Now, those same activists face a frightening question: What will it look like if things get worse?
“Even
during the war, we didn’t have this many people dying,” said Rafael
Marques de Morais, a critic of the government and the founder of Maka
Angola, a watchdog organization, referring to the conflict that ended in 2002.
The crash in oil prices has led to a rapid fall
in the flow of U.S. dollars into Angola and a sharp decline in the
value of the local currency, the kwanza. That means soaring prices in a
country where many basic goods are imported.
It’s not just goods
that are imported. Because Angola lacks professionals, it has for years
brought in foreign engineers, doctors and teachers to work here. Now it
is scrambling to pay them. Last year, hundreds of Cuban doctors
threatened to leave the country because they had not been paid in
months. The salary dispute was largely resolved, Cuba’s ambassador to
Angola told Luanda’s Opais newspaper.
For years, Angola has been one of the world’s most expensive countries
for expatriates, as oil swelled the value of the currency. Their
lifestyles became the stuff of lore — like the story of a Frenchman who
paid $100 for a melon at a store and later unsuccessfully sued the
seller for profiteering. But for locals earning kwanza, it has never
been harder to afford food or medicine, with a devalued currency and
slashed welfare programs. Their living conditions have deteriorated in
sometimes deadly ways.
One jarring example is an outbreak of
yellow fever, the world’s largest in decades. The epidemic has been
blamed in part on the government’s refusal to pay for garbage collection
in some parts of Luanda because of its shrunken budget. The trash,
along with pools of rainwater, attracted swarms of mosquitoes, which
carry the deadly disease. So far, there have been more than 3,000 suspected cases and about 350 deaths.

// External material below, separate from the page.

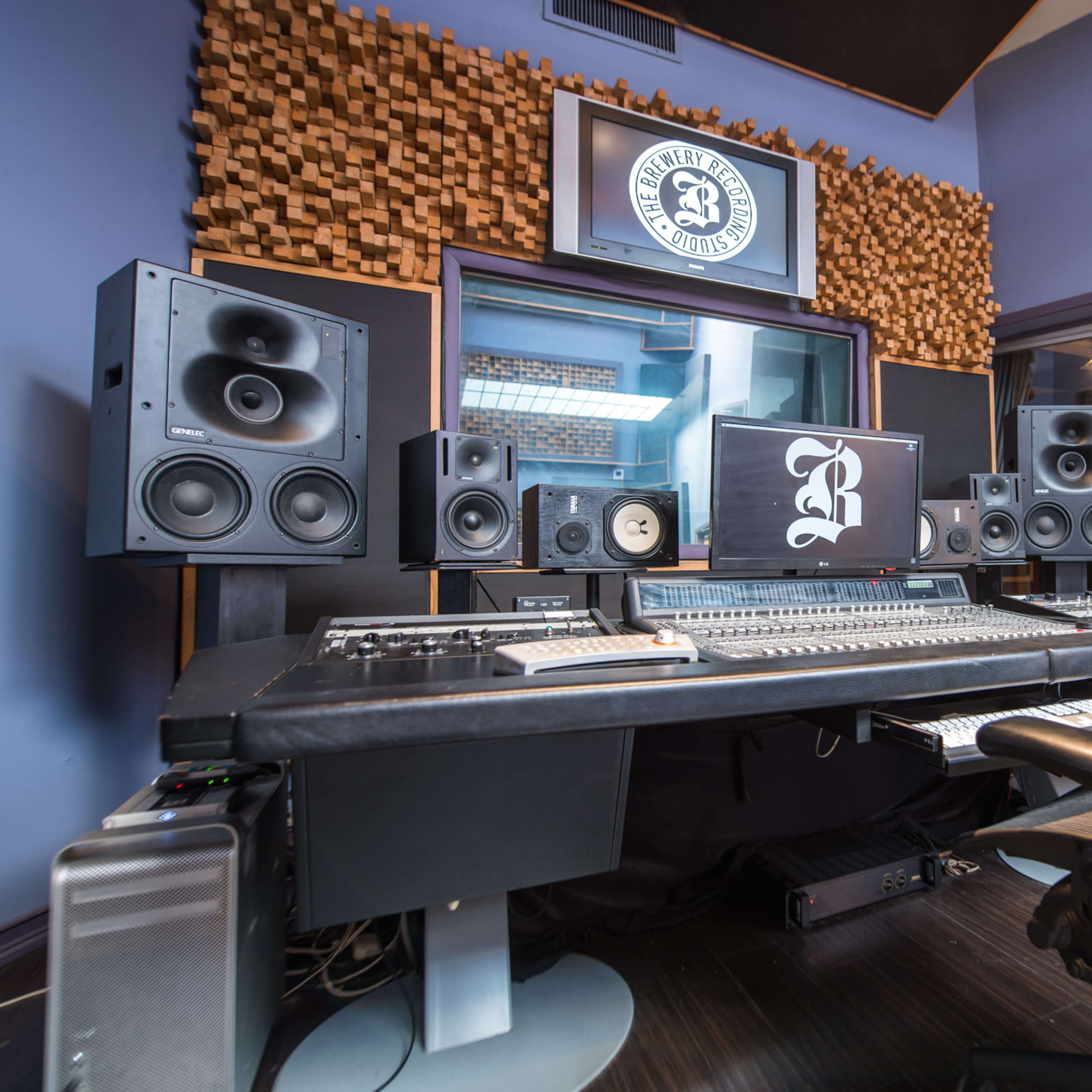 A music recording studio features a large console surrounded by multiple speakers and a computer monitor displaying a logo on the wall behind.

“This was entirely preventable,” said UNICEF’s Songne.
Angola’s
15-year economic boom has made it more difficult for the country to
receive international aid; it is now classified by the World Bank as an “upper middle income” country.
“Humanitarian
agencies cut their development budget under the assumption that Angola
is a middle-income country that can deliver public services,” said Alex
Vines, the Africa director at Chatham House, a British think tank. “But
the country doesn’t care about the poor in that way.”
Before the economic crisis, Angola’s government had laid out plans for diversification, setting up a sovereign wealth fund,
or a state-owned investment fund. That fund, with a $5 billion
endowment and managed by the president’s son, José Filomeno dos Santos,
had begun investing in hotels, infrastructure, health care and mining across Africa.
Dos
Santos, in an interview, emphasized the fund’s role in helping to
“shift focus from the extractive industry and to invest in other sectors
that could make the domestic economy more sustainable.”
In June,
Angola made a loan request to the International Monetary Fund, which
agreed in principle to loan the country $4.5 billion. But in late June,
the Angolan government abruptly withdrew its request, and the loan was
never extended.
“We haven’t seen this sustained
oil-price decrease for some time,” said Cobus de Hart, a senior
economist at NKC African Economics, a South Africa-based research firm.
“That’s what is making it so much more challenging this time — this is a
country that failed to diversify its economy, and now it is suffering.”
Correction: An earlier version of this report incorrectly stated that the IMF had extended a $4.5 billion loan to Angola. The loan was never extended.